* Tasks for this exercise:
A - From the homeowner tax newsletter excerpt, copy out the passage word for word, starting with "As you know, tax" and going on through "of our newsletter.".
B - Write the next part of the homeowner tax newsletter excerpt, picking up after its final sentence.

* Selected excerpt:
_ _ _ _
As you know, tax rules are constantly changing. Unfortunately, a few tax breaks disappeared at the end of 2013 for 2014, but you’ll still want to take advantage of them — if you qualify — on your 2013 federal return, due April 15. Some other tax breaks were modified (see inside), affecting your 2013 return and beyond. The good news is most home-related tax deductions remain as they have been for years. We’ll remind you about them in this issue.

As of this writing, Congress is still wrestling with budget and spending issues that might introduce further changes to home-related tax breaks. If changes occur, we’ll be sure to update you in future issues of our newsletter.

Because of possible changes and since we can’t include every detail in this newsletter about every tax rule that affects every homeowner, be sure to consult the IRS at their website — www.IRS.gov — or at the toll-free IRS tax-assistance line — (800) 829-1040. Other resources for today’s filers are a range of excellent tax-software programs that can guide you, step by step, through your tax return. Of course, having a good tax advisor on your speed dial never hurts (though you may have more trouble getting their attention the closer you get to April 15).
_ _ _ _
* Data shown:

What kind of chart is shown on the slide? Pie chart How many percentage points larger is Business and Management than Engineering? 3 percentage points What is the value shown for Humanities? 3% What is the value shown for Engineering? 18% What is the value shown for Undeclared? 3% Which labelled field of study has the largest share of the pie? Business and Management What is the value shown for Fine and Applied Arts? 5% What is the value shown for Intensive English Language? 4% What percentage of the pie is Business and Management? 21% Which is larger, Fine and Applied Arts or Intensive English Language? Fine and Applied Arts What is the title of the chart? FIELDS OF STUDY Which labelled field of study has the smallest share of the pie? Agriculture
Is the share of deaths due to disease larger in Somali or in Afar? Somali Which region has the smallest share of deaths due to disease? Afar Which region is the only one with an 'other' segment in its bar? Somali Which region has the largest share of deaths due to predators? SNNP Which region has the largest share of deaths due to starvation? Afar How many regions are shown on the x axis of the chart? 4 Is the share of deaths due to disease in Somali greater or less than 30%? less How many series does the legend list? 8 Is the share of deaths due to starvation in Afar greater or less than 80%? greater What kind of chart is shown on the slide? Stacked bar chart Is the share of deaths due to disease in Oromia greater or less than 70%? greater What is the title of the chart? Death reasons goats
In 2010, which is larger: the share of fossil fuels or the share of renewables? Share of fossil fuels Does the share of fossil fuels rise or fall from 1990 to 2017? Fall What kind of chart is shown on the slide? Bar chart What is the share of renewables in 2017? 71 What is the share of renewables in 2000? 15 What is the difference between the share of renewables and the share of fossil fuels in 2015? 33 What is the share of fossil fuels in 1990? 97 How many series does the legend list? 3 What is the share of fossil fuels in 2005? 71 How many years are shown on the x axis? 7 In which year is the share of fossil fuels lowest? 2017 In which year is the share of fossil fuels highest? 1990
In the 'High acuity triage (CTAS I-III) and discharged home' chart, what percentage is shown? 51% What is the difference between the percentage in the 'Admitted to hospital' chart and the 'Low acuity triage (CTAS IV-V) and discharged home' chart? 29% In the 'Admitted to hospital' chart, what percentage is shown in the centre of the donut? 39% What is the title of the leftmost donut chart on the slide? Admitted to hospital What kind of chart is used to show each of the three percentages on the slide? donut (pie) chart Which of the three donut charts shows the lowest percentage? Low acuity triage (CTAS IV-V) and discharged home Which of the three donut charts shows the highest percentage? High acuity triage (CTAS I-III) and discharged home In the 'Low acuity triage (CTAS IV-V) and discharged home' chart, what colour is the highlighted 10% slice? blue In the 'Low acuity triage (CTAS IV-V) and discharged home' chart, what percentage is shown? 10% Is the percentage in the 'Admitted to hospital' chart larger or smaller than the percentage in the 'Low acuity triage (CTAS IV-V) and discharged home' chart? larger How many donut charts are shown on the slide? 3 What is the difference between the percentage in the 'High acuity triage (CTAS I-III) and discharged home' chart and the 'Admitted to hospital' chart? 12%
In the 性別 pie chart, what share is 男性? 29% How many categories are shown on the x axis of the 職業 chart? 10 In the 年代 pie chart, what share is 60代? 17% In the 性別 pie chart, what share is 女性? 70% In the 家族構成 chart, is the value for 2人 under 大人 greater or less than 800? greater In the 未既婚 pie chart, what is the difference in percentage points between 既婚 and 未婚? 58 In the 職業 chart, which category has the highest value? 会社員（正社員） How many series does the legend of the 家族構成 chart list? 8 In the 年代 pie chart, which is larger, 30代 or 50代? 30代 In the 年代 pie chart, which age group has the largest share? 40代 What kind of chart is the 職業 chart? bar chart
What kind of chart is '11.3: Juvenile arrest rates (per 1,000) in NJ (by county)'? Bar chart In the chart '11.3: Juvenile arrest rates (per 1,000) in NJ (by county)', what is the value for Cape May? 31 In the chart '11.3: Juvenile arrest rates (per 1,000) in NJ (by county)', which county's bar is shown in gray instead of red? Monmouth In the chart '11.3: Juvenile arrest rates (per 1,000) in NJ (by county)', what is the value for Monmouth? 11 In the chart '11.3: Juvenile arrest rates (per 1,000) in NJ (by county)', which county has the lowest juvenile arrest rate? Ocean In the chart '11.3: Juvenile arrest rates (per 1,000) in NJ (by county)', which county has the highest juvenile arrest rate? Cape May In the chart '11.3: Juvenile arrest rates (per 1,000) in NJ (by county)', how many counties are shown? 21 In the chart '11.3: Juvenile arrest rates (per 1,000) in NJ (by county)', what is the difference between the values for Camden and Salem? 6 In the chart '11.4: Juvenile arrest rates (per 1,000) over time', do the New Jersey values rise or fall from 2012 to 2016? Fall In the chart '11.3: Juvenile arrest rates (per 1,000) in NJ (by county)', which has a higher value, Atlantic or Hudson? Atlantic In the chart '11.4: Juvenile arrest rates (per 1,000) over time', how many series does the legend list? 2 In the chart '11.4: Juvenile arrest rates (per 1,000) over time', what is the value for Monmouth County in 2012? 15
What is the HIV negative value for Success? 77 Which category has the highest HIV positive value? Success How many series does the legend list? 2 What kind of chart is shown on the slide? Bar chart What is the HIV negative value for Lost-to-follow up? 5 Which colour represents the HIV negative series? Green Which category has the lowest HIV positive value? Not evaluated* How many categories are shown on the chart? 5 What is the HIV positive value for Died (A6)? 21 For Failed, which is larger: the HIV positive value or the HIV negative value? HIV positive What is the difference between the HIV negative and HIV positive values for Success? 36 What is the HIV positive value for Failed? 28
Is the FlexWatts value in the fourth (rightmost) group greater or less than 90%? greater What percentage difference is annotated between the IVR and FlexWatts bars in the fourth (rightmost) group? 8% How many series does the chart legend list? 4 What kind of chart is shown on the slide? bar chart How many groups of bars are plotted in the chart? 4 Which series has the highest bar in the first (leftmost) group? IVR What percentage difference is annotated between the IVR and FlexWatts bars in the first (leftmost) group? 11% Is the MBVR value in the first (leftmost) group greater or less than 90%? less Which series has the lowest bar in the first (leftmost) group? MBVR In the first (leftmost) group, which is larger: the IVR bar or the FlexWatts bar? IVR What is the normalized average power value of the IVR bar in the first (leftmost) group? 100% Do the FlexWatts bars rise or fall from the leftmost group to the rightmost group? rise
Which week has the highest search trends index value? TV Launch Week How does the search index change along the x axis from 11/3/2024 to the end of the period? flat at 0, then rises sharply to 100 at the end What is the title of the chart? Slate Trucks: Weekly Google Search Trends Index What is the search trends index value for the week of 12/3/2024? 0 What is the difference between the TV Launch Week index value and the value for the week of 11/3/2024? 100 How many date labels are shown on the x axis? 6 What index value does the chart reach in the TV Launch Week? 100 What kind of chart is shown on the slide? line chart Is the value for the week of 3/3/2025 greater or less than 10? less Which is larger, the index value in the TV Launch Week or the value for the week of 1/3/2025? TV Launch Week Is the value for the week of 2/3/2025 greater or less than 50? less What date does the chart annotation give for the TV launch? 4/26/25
_ _ _ _
* Numbered answers:
A -
As you know, tax rules are constantly changing. Unfortunately, a few tax breaks disappeared at the end of 2013 for 2014, but you’ll still want to take advantage of them — if you qualify — on your 2013 federal return, due April 15. Some other tax breaks were modified (see inside), affecting your 2013 return and beyond. The good news is most home-related tax deductions remain as they have been for years. We’ll remind you about them in this issue.

As of this writing, Congress is still wrestling with budget and spending issues that might introduce further changes to home-related tax breaks. If changes occur, we’ll be sure to update you in future issues of our newsletter.

B -
Wishing you many happy deductions!

 

BUYER PERK


Deducting Loan Discount Points

 

For home buyers, deductible expenses include settlement charges for loan discount points. Deductible points are upfront charges for the use of money; think of it as prepaid interest. One point equals 1% of the loan amount. Points paid by either the buyer or seller can be deducted by the buyer for the tax year of the purchase. (Although some closing service fees are quoted as “points,” they are not deductible.) If you purchased a home in 2013, you’ll receive IRS Form 1098 from your lender/loan servicer detailing any points you or the seller paid for your home purchase.

If you paid discount points to refinance your home, you may not deduct them in full during the tax-year of the refinancing. Instead, you must prorate the deduction over the life of the loan. So $3,000 in points paid for a 15-year-term refinancing would equal a deduction of $200 per year ($3,000 ÷ 15 = $200) — unless the home is sold before the end of the loan term or refinanced with another lender, at which time all remaining points can be deducted on that year’s return.

See IRS Pub. 936, Home Mortgage Interest Deduction.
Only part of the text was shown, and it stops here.